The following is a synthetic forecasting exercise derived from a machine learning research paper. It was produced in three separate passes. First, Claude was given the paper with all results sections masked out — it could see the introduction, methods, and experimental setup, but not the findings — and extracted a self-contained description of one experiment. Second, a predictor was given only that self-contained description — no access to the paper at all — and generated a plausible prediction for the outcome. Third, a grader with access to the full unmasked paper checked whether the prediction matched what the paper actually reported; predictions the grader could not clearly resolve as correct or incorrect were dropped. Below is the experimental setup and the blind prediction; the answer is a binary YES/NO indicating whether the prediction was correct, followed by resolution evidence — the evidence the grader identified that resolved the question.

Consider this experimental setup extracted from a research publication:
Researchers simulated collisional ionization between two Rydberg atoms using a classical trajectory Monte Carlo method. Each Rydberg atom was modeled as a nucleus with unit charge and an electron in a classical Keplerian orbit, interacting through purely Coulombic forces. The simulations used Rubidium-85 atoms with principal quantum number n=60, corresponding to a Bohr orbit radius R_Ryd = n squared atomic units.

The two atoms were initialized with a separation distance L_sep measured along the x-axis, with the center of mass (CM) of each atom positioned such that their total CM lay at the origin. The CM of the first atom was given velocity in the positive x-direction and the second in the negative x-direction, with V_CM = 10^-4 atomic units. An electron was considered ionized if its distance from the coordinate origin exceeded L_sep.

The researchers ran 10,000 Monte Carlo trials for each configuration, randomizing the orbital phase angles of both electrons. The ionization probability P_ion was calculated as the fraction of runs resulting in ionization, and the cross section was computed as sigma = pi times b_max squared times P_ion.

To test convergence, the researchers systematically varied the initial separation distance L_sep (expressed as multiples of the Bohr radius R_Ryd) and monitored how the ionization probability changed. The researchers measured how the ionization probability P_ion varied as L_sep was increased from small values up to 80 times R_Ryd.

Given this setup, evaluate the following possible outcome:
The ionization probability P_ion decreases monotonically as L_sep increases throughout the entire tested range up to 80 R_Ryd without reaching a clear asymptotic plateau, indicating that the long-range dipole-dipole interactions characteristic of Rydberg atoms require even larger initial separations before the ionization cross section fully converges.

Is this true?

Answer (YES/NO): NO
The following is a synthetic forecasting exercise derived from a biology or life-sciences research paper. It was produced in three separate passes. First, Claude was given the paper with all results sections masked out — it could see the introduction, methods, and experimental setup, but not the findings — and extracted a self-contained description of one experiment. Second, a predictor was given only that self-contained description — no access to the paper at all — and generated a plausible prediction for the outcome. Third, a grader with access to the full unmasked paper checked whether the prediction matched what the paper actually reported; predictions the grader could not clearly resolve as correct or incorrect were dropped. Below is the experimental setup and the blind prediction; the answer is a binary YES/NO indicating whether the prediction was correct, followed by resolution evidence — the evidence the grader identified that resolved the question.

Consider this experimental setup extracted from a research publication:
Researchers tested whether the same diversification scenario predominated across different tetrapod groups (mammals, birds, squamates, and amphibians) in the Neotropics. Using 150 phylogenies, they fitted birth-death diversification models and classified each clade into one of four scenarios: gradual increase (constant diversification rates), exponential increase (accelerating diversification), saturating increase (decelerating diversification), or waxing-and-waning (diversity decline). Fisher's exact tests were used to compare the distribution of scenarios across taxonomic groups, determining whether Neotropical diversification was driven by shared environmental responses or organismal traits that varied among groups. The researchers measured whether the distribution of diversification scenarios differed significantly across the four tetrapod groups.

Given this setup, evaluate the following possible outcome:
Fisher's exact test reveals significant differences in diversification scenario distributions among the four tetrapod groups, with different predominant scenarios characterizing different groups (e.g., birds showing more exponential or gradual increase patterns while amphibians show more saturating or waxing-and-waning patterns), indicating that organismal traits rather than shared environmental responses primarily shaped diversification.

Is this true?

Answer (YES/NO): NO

※

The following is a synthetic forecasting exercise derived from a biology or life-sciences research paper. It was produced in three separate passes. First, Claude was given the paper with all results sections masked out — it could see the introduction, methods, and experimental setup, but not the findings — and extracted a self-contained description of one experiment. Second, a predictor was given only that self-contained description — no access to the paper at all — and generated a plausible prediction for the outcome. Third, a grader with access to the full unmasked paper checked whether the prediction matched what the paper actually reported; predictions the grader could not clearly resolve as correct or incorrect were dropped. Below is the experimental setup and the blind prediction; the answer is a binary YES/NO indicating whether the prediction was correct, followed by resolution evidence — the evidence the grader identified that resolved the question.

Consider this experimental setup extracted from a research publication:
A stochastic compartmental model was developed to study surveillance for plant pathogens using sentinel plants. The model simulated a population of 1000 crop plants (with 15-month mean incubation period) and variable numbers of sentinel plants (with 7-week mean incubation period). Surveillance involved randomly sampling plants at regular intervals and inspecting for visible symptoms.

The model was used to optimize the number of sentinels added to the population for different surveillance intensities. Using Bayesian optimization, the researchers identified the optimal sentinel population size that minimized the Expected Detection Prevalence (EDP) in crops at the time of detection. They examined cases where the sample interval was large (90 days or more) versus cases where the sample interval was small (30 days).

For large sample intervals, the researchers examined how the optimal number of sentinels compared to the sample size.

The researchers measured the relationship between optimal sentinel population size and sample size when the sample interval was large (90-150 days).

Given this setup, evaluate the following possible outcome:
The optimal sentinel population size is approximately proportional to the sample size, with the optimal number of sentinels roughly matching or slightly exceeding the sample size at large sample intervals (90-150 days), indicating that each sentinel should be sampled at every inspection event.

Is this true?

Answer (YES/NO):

※

Each line of the data that includes "four" should be copied.

Researchers tested whether the same diversification scenario predominated across different tetrapod groups (mammals, birds, squamates, and amphibians) in the Neotropics. Using 150 phylogenies, they fitted birth-death diversification models and classified each clade into one of four scenarios: gradual increase (constant diversification rates), exponential increase (accelerating diversification), saturating increase (decelerating diversification), or waxing-and-waning (diversity decline). Fisher's exact tests were used to compare the distribution of scenarios across taxonomic groups, determining whether Neotropical diversification was driven by shared environmental responses or organismal traits that varied among groups. The researchers measured whether the distribution of diversification scenarios differed significantly across the four tetrapod groups.
Fisher's exact test reveals significant differences in diversification scenario distributions among the four tetrapod groups, with different predominant scenarios characterizing different groups (e.g., birds showing more exponential or gradual increase patterns while amphibians show more saturating or waxing-and-waning patterns), indicating that organismal traits rather than shared environmental responses primarily shaped diversification.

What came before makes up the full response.